No day of the week is more maligned than Monday. For many people it represents an uphill climb over a busy week of work to the next weekend.
July 29 was a brutal Monday for Black Mountain residents Doug Hay and Griffin Dodd, but as they peddled 109 miles over 10,000 feet of elevation gain, there was nothing metaphorical about it.
The two friends mounted their bikes at 8 a.m. that morning in front of the Boone Saloon, near Appalachian State University where they attended prior to knowing each other. Their destination was a final cruise down Cherry Street to the front door of the Town Pump Tavern.
"This was Doug's idea," Dodd said of the ride. "He said 'we should do Boone Saloon to Town Pump' and I was like 'yes.'"
For the average person the idea might sound absurd, but Hay is a seasoned trail runner who has maintained a blog at rockcreekrunner.com while hosting the Trail Talk podcast. Dodd has attempted the ride twice before, on the same Blue Ridge Parkway route the pair took on their ride together.
"I've made it as far as Craggy Gardens," he said. "When I was in Boone over 10 years ago, my girlfriend, who is now my wife, was in Charlotte and we would meet in Black Mountain. One day I thought I'd try to ride from Boone to Black Mountain."
Dodd said he was not prepared for that first attempt.
"It ended in the dark up at Craggy Gardens with me on a gravel stretch of the Parkway where they were doing work," he said. "I see two headlights coming out of the dark with my now-wife coming to pick me up."
His second attempt was with two friends and ended in the same spot.
"We were more prepared for that attempt, but we were hampered at every turn by blown and sliced tires," he said. "It's really unfortunate because after Craggy Gardens it's mostly downhill to U.S. 70. So I had some unfinished business."
Although Hay is a seasoned runner, he's relatively new to biking. On Father's Day he was passing cyclists who were straining to get up an incline.
"I told Griffin we had to stop talking about doing this and go ahead and do it," he said.
They camped at Price Lake in Blowing Rock on Sunday and were dropped off in front of the Boone Saloon the next morning.
"We were at Appalachian State at the same time, but we didn't know each other," Hay said. "But we were both regulars at Boone Saloon, especially on Taco Tuesdays. I'm sure we walked right by each other dozens of times."
Getting out of Boone to the Parkway "was a climb," Dodd said.
"We rode to Price Lake and helped my wife break down camp," he said. "We knew Grandfather Mountain would be the first climb."
They were buoyed by their enthusiasm.
"I was pretty stoked and the energy was high," Dodd said. "I think that was our strongest climb."
As they made their way along the Linn Cove Viaduct, they felt exhilarated.
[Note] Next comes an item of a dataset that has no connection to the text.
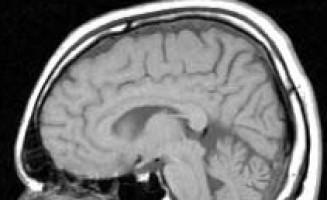 New drug targets for lethal brain cancer discovered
"They were doing construction along a stretch of the Parkway up there so we hit the viaduct at a time where there was no traffic," Hay said. "We had the whole road to ourselves and we were hooting and hollering and had nonstop smiles on our faces."
The immensity of the endeavor set in after that.
"It got real during the second phase of the trip," Hay said. "There was quite a bit of downhill, a little bit of an unexpected climb and at that point we'd been out for several hours, my back was starting to hurt a little. You start to realize this isn't just being out for a few hours, it's bigger than that."
The duo stopped for lunch between the 50- and 60-mile mark before getting back on the road.
"Grandfather Mountain and down was great," Dodd said. "But the climb up to where we ate lunch was rough."
Anticipating the second half of the ride proved daunting for Dodd.
"Doug helped me with that," he said. "I've watched him run 100 miles, and we've had conversations about how he's learned to ride the lows and highs and accept that the low doesn't stay the low the whole time."
They began pushing themselves.
"I was fascinated by different thoughts you have," Dodd said. "A motivator for me was thinking about the people who couldn't do what we were doing that day, and when I felt low I would think about all of the people who would give anything to experience what we were experiencing."
By the time they cleared Craggy Gardens and began their descent, the mile markers that seemed to be moving in slow motion on the way up began to fly by.
"We could see home from up there," Hay said. "We felt like we were heading home."
Dodd and Hay coasted down Cherry Street and arrived at their final destination 12 hours after their trip began.
"On our way into the Town Pump we took a picture and there were some people sitting outside," Dodd said. "We told them we rode here from Boone and they didn't know where it was. We said 'it's about 100 miles away,' and a man said 'you guys should have a beer.' It was perfect."
They agreed that the sense of accomplishment was "amazing."
"I'd love to do it again," Hay said.
"I would train a little bit more before doing it again," Dodd said. "But if someone told me they wanted to try it, I'd go along."